L’hôpital accueille son premier nécessiteux en 1452 et reste en activite hospitaliere continue jusqu’en 1971. Pendant plus de cinq siècles, des communautés de religieuses : les Dames de la Charité puis les Sœurs Hospitalières : y soignent les malades, les vieillards et les orphelins, dans la grande salle commune appelée salle des Povres.
Un “palais pour les pauvres” gothique flamboyant
Nicolas Rolin ne veut pas d’un bâtiment modeste. Il commande un édifice qui marque le territoire : un hôpital construit comme un palais, dans le style gothique flamboyant d’influence flamande, avec une charpente en forme de coque de navire renversée, des verrières colorées et un sol en carreaux de céramique. La salle des Povres, qui sert de dortoir commun, mesure 50 mètres de long sur 14 de large et conserve ses lits à baldaquin d’origine. À l’opposition du couvent hospitalier médiéval sombre et étroit, l’Hôtel-Dieu est conçu pour être lumineux, haut de plafond et digne : une manière de rendre leur humanité à ceux que la société rejette.
Cette volonté architecturale explique aussi les toitures. Le choix de couvrir un bâtiment de cette ampleur avec des tuiles vernissées coûte 3 à 4 fois plus cher que des tuiles ordinaires : c’est un signe de puissance et de mécenat, autant qu’un parti pris esthétique.
Les toits en tuiles vernissées, emblème de Beaune
La toiture de l’Hôtel-Dieu est l’image la plus reproduite de Beaune, et sans doute de toute la Bourgogne viticole.

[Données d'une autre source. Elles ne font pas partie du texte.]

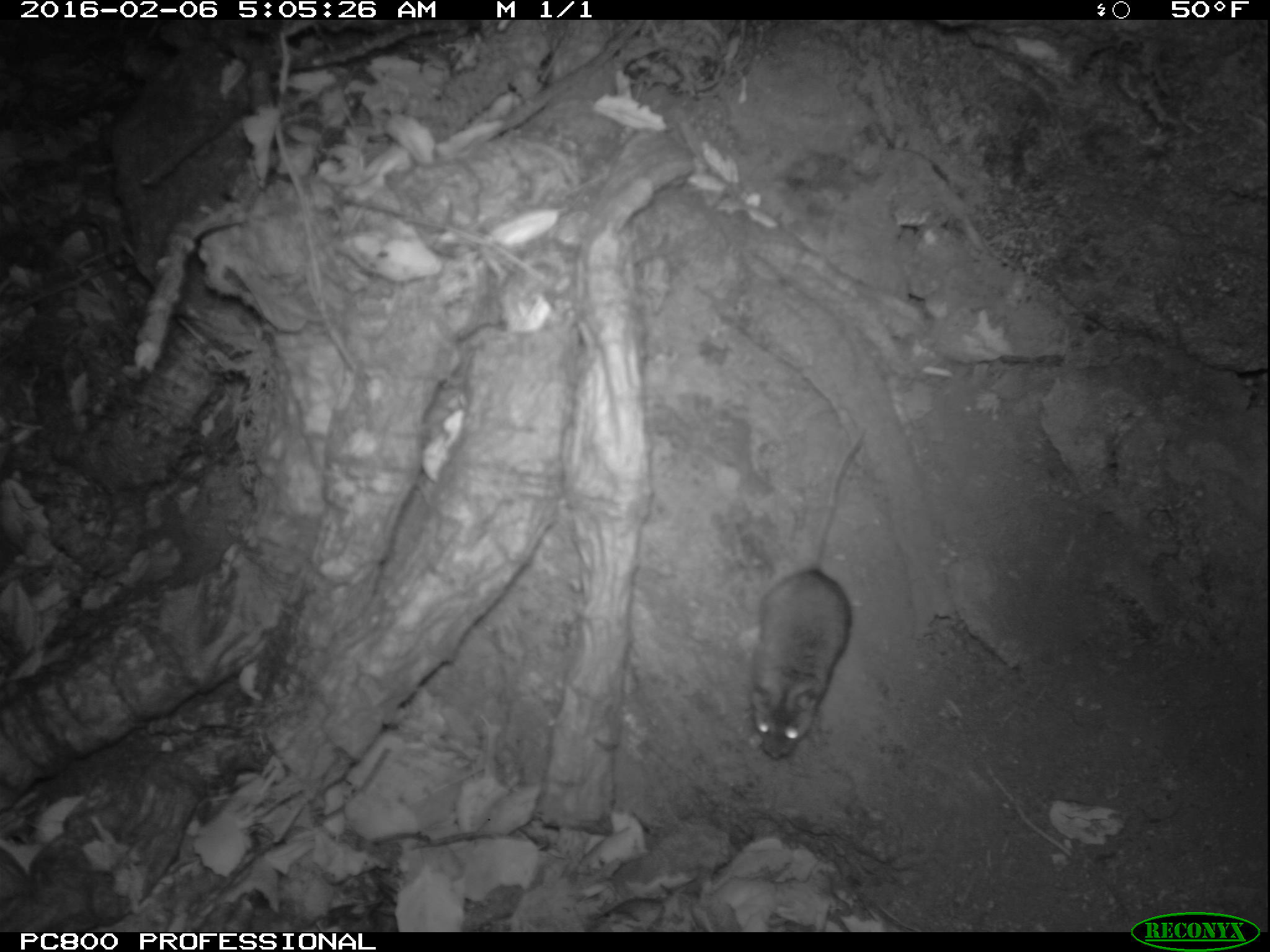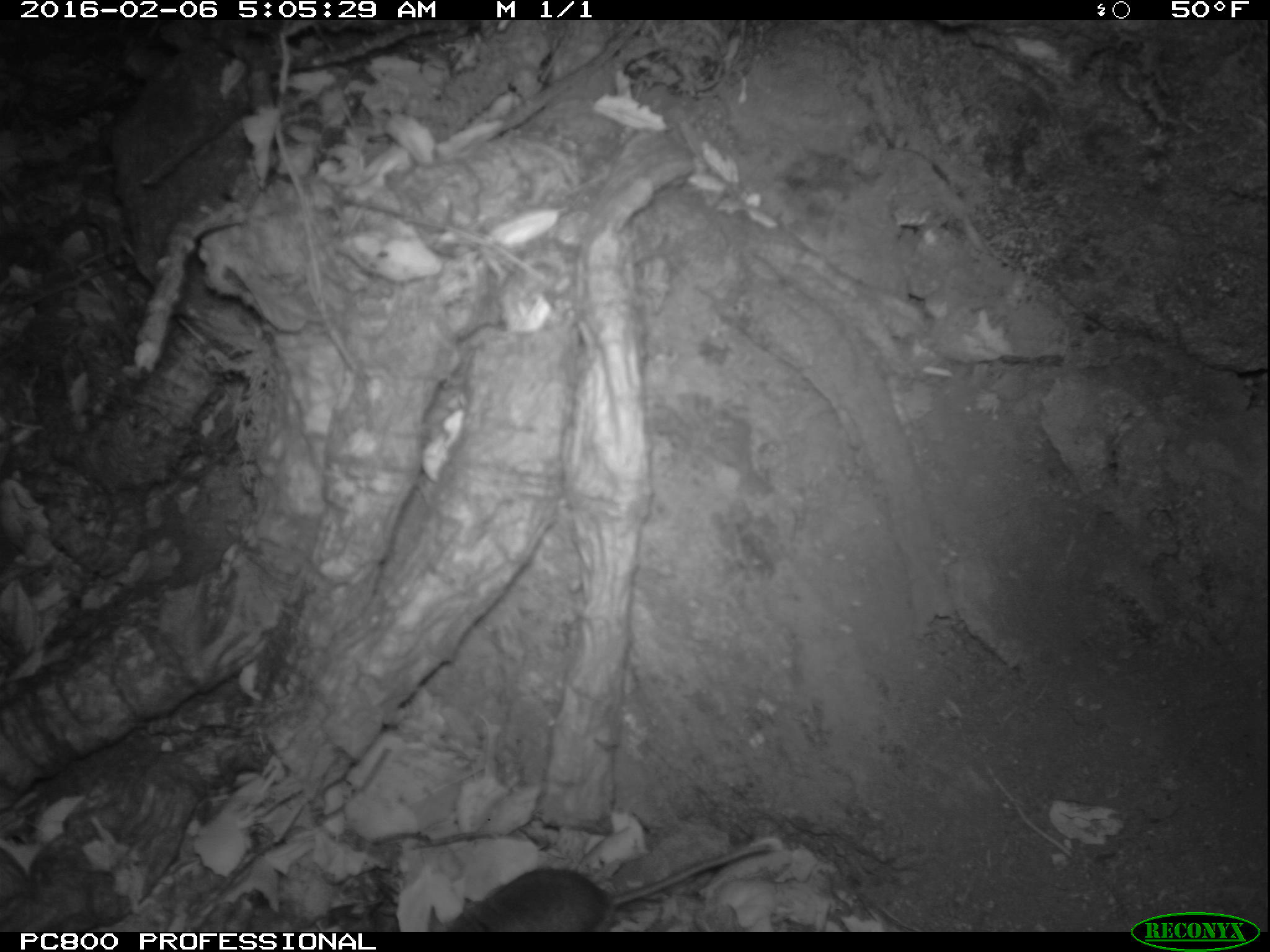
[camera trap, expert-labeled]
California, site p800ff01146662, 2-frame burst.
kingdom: Animalia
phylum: Chordata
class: Mammalia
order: Rodentia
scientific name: Rodentia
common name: rodent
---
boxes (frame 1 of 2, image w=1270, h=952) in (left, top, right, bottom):
rodent: (746, 429, 866, 757)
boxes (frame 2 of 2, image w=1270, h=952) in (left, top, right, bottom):
rodent: (427, 842, 772, 932)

Les tuiles en céramique sont recouvertes d’une glaçure plombifère qui leur donne leur brillance et leurs couleurs : jaune, vert, rouge, brun et noir. Disposées en motifs géométriques : losanges, chevrons, bandes horizontales : elles forment un damier polychrome que les visiteurs comparent souvent à une peau de serpent.

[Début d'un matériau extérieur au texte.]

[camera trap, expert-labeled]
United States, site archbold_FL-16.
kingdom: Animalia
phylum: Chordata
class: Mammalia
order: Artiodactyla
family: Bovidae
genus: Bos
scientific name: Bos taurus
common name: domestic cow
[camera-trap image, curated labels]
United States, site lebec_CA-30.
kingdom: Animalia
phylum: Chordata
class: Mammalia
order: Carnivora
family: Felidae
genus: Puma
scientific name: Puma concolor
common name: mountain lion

La technique des tuiles vernissées est connue depuis l’époque romaine, mais son développement en Bourgogne date du XIVe siècle. À l’Hôtel-Dieu, l’ardoise couvre les parties les plus nobles (une innovation introduite par Philippe le Hardi), tandis que les tuiles vernissées décorent les toits secondaires, créant une hiérarchie visuelle lisible depuis la cour d’honneur. Même les toits les plus célèbres de la Bourgogne : à Dijon (Hôtel de Vogue, Palais des Ducs) : ne rivalisent pas avec l’impact visuel de ceux des Hospices de Beaune.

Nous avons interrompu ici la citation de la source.